Document passage:
__________________________________________________

Research Overview: Original Reports
Our laboratory has published several reports supporting the concept that mito-Mendelian genetics significantly impacts common disease susceptibility using MNX mouse models.
Fetterman et al, 2013, Biochemical Journal https://www.ncbi.nlm.nih.gov/pmc/articles/PMC3807257/
This was the first report that directly tested and documented the role of different nuclear – mitochondrial genetic combinations on disease susceptibility. In this manuscript, different mtDNAs on the same nuclear background are shown to increase or decrease individual susceptibility to cardiac volume overload – a characteristic often associated with mitral or aortic regurgitation. The main findings of this work were that different nuclear – mitochondrial genetic combinations changed features of mitochondrial metabolism that significantly influenced individual response to left ventricular overload. These studies were among the first to provide direct evidence for a “mito-Mendelian” basis of disease.

__________________________________________________

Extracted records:
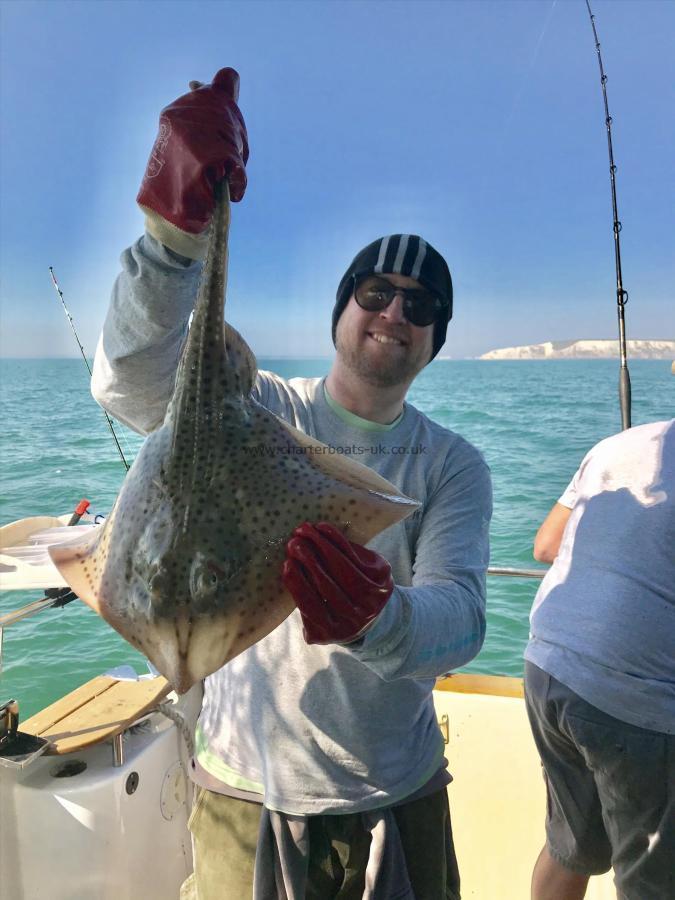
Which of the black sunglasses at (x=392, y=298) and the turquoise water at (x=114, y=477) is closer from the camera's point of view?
the black sunglasses at (x=392, y=298)

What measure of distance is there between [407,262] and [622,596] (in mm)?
1858

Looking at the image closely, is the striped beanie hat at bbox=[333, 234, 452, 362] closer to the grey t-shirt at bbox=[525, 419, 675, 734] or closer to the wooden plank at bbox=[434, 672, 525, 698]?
the grey t-shirt at bbox=[525, 419, 675, 734]

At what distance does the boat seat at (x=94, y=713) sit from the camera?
3012 mm

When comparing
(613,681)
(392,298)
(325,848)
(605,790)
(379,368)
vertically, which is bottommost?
(605,790)

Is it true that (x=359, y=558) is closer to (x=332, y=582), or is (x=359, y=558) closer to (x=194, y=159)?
(x=332, y=582)

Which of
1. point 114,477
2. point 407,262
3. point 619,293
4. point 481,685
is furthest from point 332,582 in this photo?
point 114,477

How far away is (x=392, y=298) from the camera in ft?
7.07

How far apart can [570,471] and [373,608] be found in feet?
70.8

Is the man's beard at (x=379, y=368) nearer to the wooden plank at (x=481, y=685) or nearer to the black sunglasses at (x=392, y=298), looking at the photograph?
the black sunglasses at (x=392, y=298)

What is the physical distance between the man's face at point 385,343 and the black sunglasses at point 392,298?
2 centimetres

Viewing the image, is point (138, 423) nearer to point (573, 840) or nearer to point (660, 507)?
→ point (660, 507)

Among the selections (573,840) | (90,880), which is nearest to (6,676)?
(90,880)

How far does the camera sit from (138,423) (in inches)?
77.4

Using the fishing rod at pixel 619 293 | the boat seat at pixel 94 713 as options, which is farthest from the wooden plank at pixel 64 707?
the fishing rod at pixel 619 293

__________________________________________________

To do:
**A)** Reproduce the passage of the research overview from "Fetterman et al, 2013, Biochemical" up to and including "basis of disease.".
**B)** List every heart condition the research overview names.

Results for each task:
**A)**
Fetterman et al, 2013, Biochemical Journal https://www.ncbi.nlm.nih.gov/pmc/articles/PMC3807257/
This was the first report that directly tested and documented the role of different nuclear – mitochondrial genetic combinations on disease susceptibility. In this manuscript, different mtDNAs on the same nuclear background are shown to increase or decrease individual susceptibility to cardiac volume overload – a characteristic often associated with mitral or aortic regurgitation. The main findings of this work were that different nuclear – mitochondrial genetic combinations changed features of mitochondrial metabolism that significantly influenced individual response to left ventricular overload. These studies were among the first to provide direct evidence for a “mito-Mendelian” basis of disease.

**B)**
- cardiac volume overload
- mitral regurgitation
- aortic regurgitation
- left ventricular overload